## Excerpt to read:
This patch fixes first_zones_zonelist() callers appropriately and documents
first_zones_zonelist() to help avoid a repeat of the same mistake.
Signed-off-by: Lee Schermerhorn <lee.schermerhorn@hp.com>
Signed-off-by: Mel Gorman <mel@csn.ul.ie>
---
fs/buffer.c | 9 ++++-----
include/linux/mmzone.h | 25 ++++++++++++++++++++++++-
mm/mempolicy.c | 9 ++++-----
mm/page_alloc.c | 4 ++--
4 files changed, 34 insertions(+), 13 deletions(-)
diff -rup -X /usr/src/patchset-0.6/bin//dontdiff linux-2.6.25-mm1-clean/fs/buffer.c linux-2.6.25-mm1-fix-first_zone_zonelist-v1r2/fs/buffer.c
--- linux-2.6.25-mm1-clean/fs/buffer.c 2008-04-22 10:30:02.000000000 +0100
+++ linux-2.6.25-mm1-fix-first_zone_zonelist-v1r2/fs/buffer.c 2008-04-22 18:35:56.000000000 +0100
@@ -368,18 +368,17 @@ void invalidate_bdev(struct block_device
*/
static void free_more_memory(void)
{
- struct zoneref *zrefs;
- struct zone *dummy;
+ struct zone *zone;
int nid;
wakeup_pdflush(1024);
yield();
for_each_online_node(nid) {
- zrefs = first_zones_zonelist(node_zonelist(nid, GFP_NOFS),
+ (void)first_zones_zonelist(node_zonelist(nid, GFP_NOFS),
gfp_zone(GFP_NOFS), NULL,
- &dummy);
- if (zrefs->zone)
+ &zone);
+ if (zone)

## Provided material:
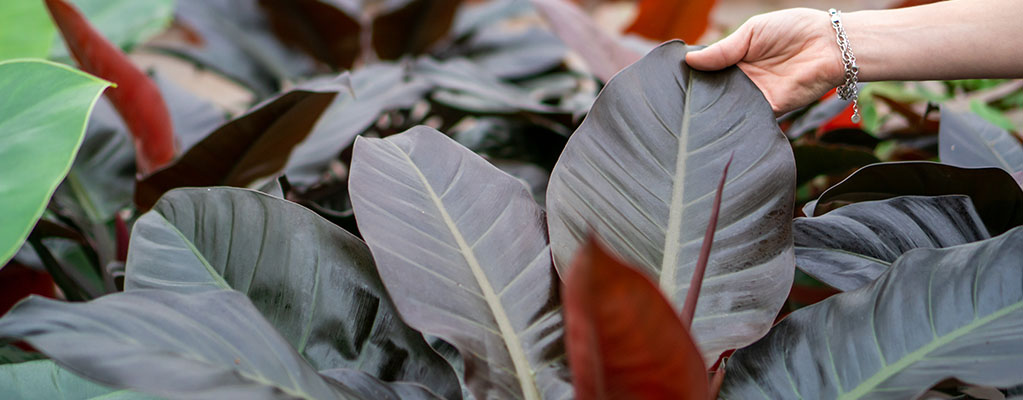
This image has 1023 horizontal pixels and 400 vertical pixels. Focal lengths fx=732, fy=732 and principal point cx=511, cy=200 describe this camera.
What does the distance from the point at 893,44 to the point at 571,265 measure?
17.2 inches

## Given instruction:
In the kernel patch excerpt, translate this sentence into Spanish: "This patch fixes first_zones_zonelist() callers appropriately and documents first_zones_zonelist() to help avoid a repeat of the same mistake."

## Response:
Este parche corrige adecuadamente los llamadores de first_zones_zonelist() y documenta first_zones_zonelist() para ayudar a evitar que se repita el mismo error.